Only a filmmaker like Akira Kurosawa could take a simple film and somehow make it a masterpiece in the process. Perhaps it is the perfectionist attitude, which had Kurosawa rehearsing scenes repeatedly before ever starting the cameras. Or perhaps it was his ambitious attitude, doing an eight minute scene in one take. Either way, High and Low remains one of the best police procedural kidnapping films ever made, beginning with a great twist.
Loosely based on Ed McBain’s King’s Ransom, which was made into a Hollywood picture in 1959, but Kurosawa creates his own version. The film opens with Kingo Gondo (Toshiro Mifune) patiently listening to a group of men explain their business goals for the shoe company Gondo works for. After taking a moral stance refusing to make shoes that are cheap in order to turn a better profit, Gondo reveals that he has risked all of his finances in order to attempt his own plan at making shoes which are both stylish and durable. This plan is cut short when a group of kidnappers call and claim to have his son, asking an incredible amount of money for his return.
The story becomes even more interesting when it is discovered that Gondo’s son is just fine. The kidnappers have accidentally taken the chauffeur’s son instead. Gondo is still forced with a difficult ethical dilemma in deciding whether or not to help the boy which is not his own blood. The arrival of the police brings more characters and an intricate plan of detailed work in order to find the culprit responsible for the kidnapping.

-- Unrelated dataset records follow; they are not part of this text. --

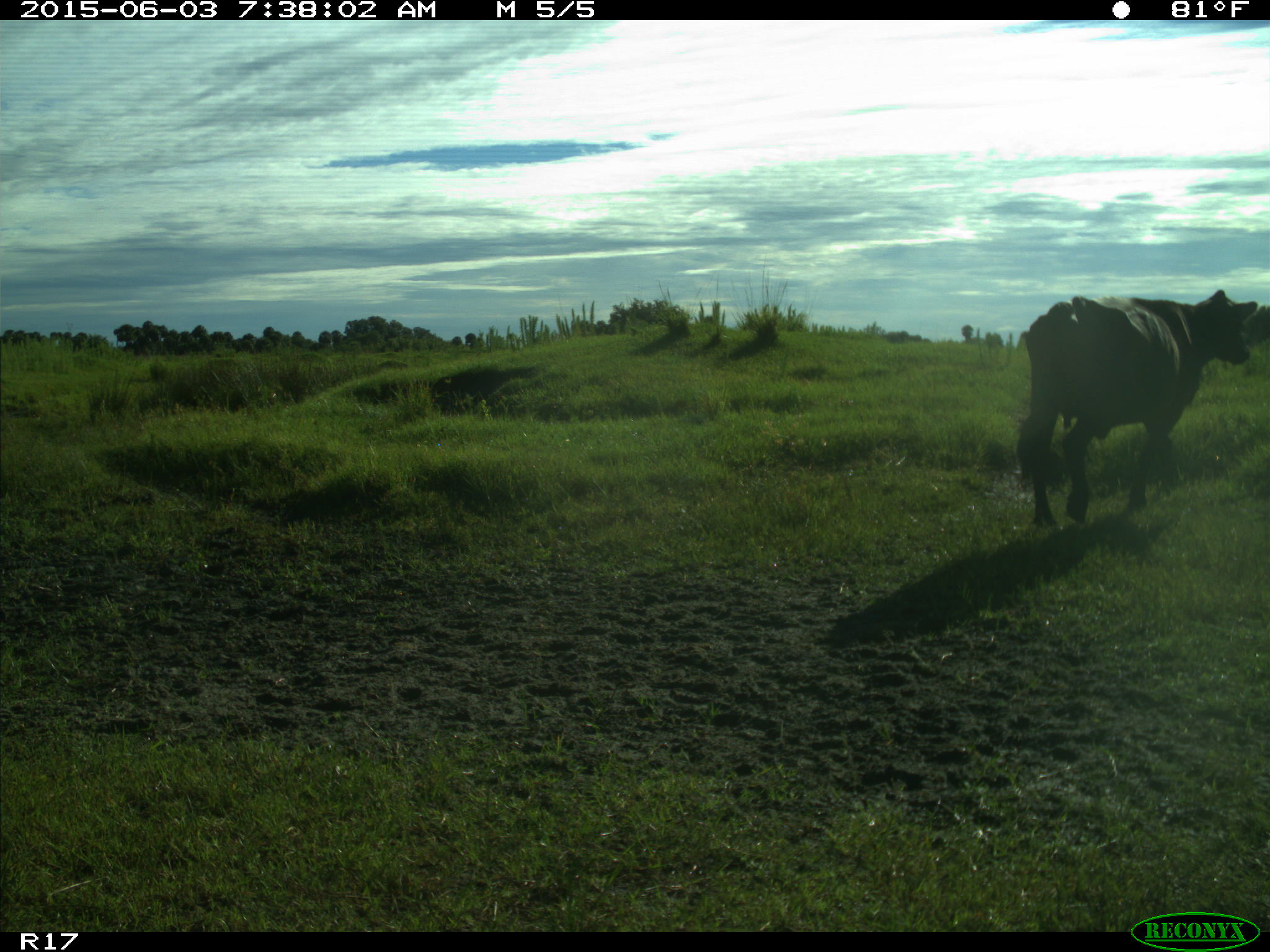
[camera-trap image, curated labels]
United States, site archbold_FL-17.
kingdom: Animalia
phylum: Chordata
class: Mammalia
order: Artiodactyla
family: Bovidae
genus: Bos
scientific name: Bos taurus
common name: domestic cow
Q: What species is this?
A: Bos taurus (domestic cow).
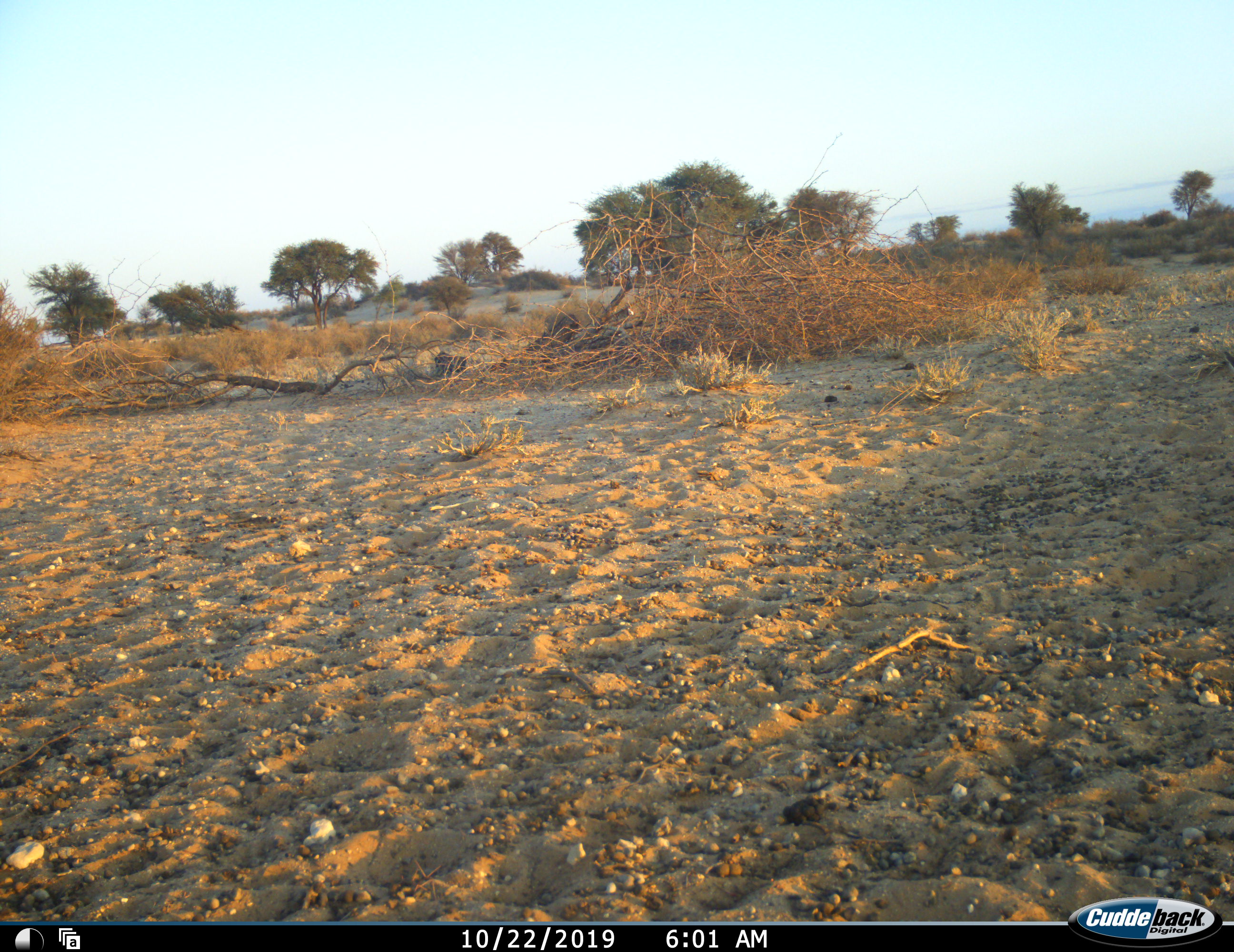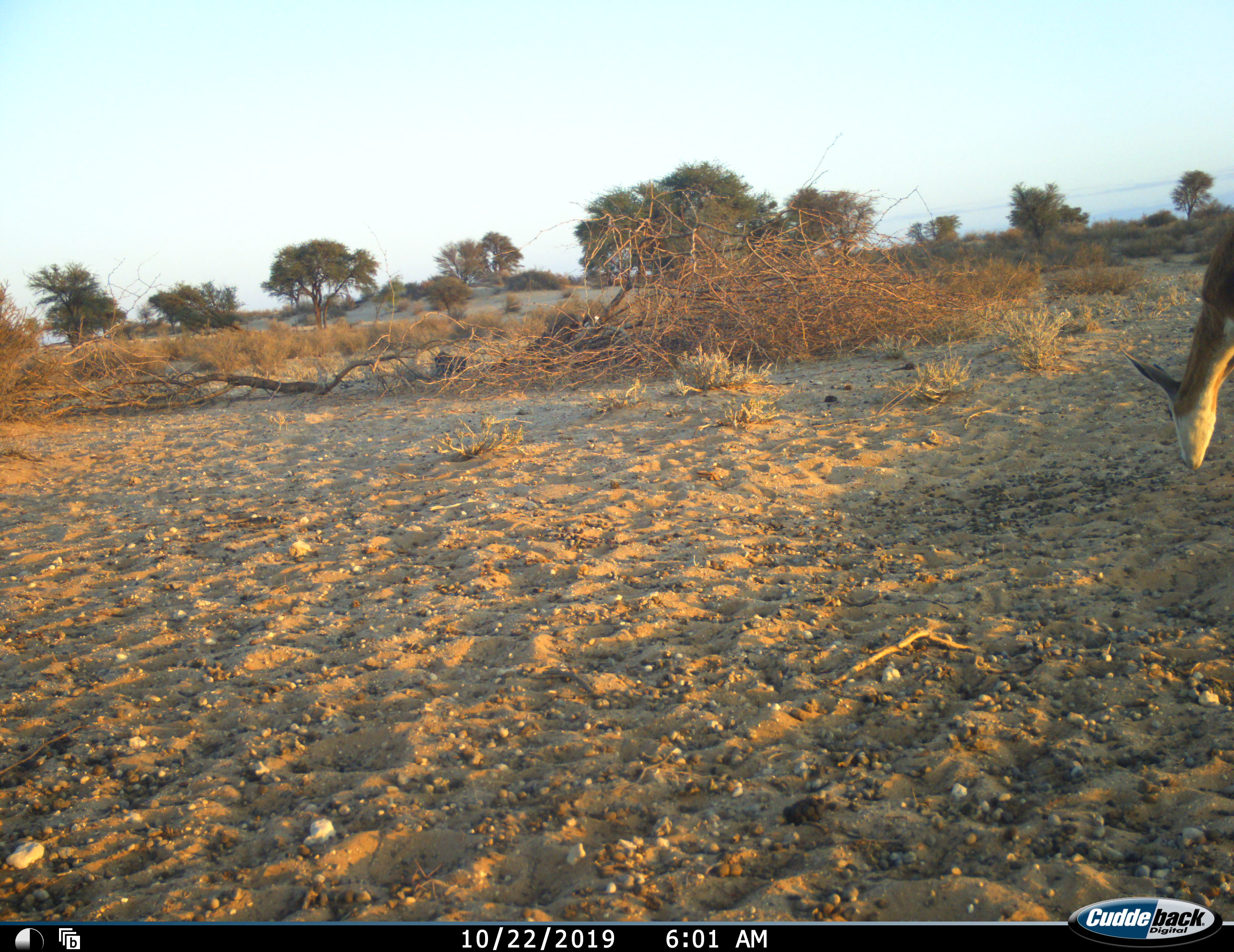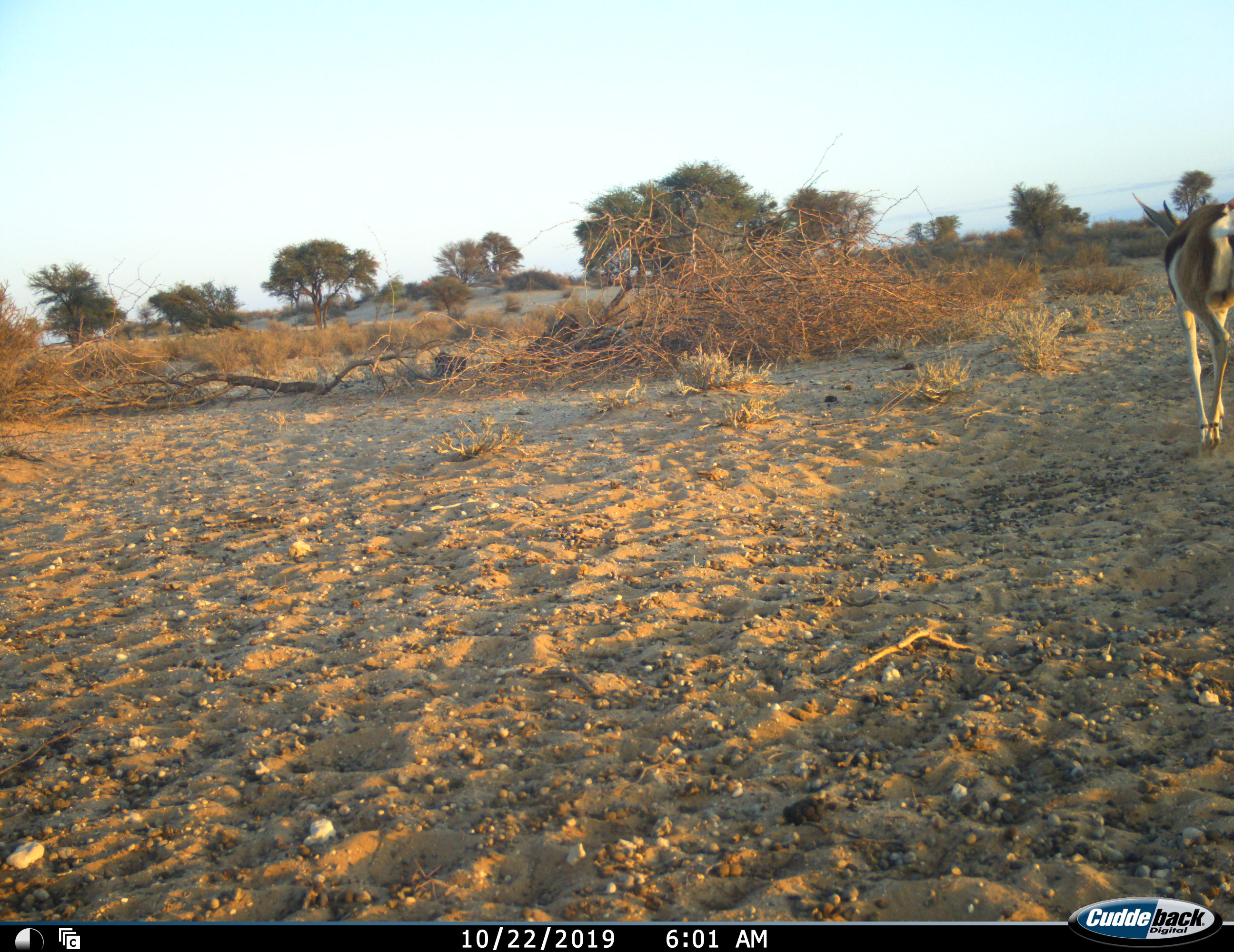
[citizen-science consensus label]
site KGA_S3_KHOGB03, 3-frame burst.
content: unidentified animal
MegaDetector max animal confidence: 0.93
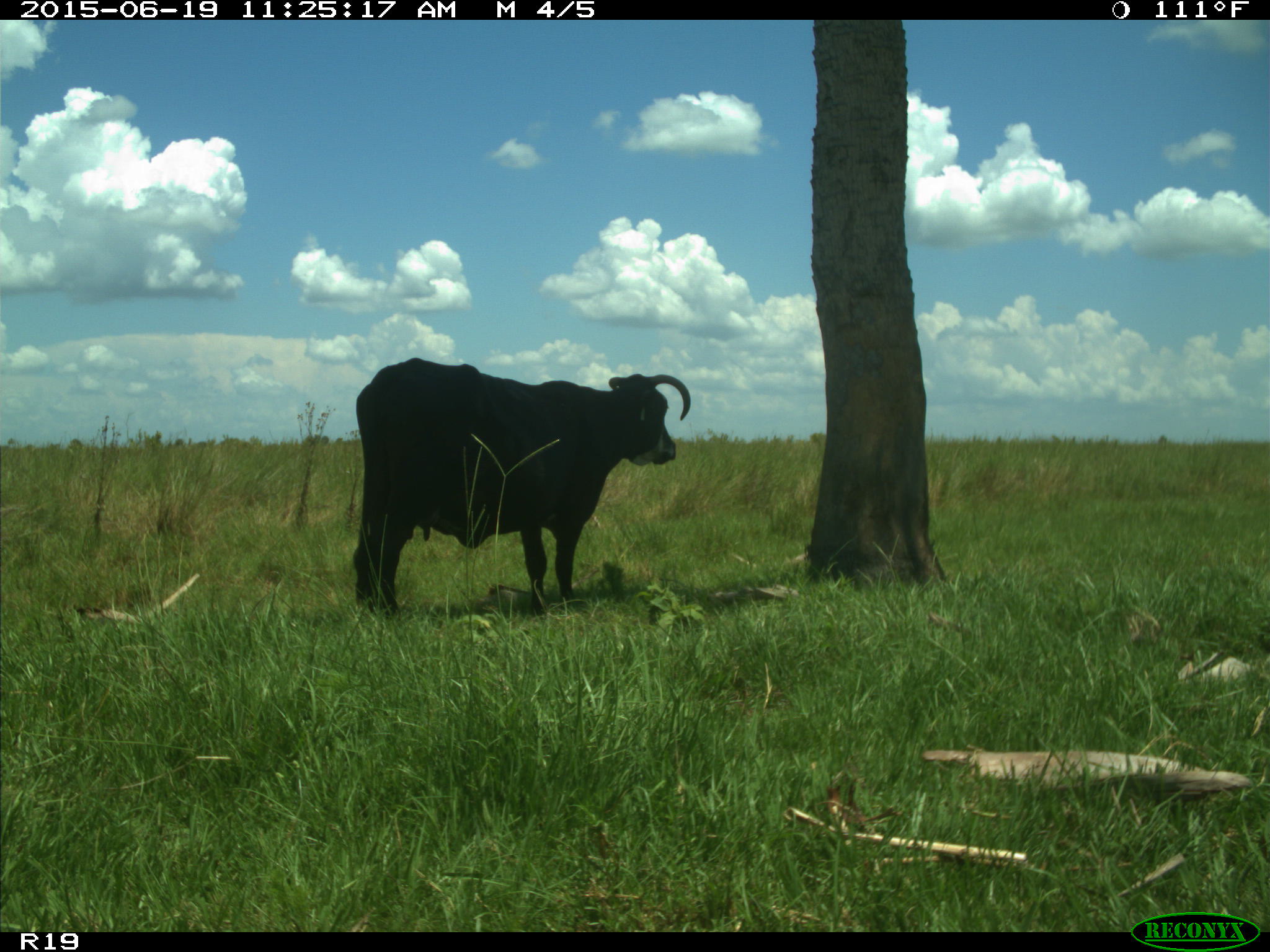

This Kurosawa classic comes to Blu-ray with a high-definition digital restoration, and the original four-track surround sound presented in DTS-HD Master Audio. The film also comes with an option audio commentary with Kurosawa scholar Stephen Prince. The special features also include a thirty-seven-minute making-of documentary, which is actually a segment taken from the Toho Masterworks series. There is also footage of a rare interview with Kurosawa regular, Mifune, and another interview with actor Tsutomu Yamazaki. The package also had a booklet insert, with an essay by film critic Geoffrey O’Brien and an on-set account from Japanese film scholar Donald Richie.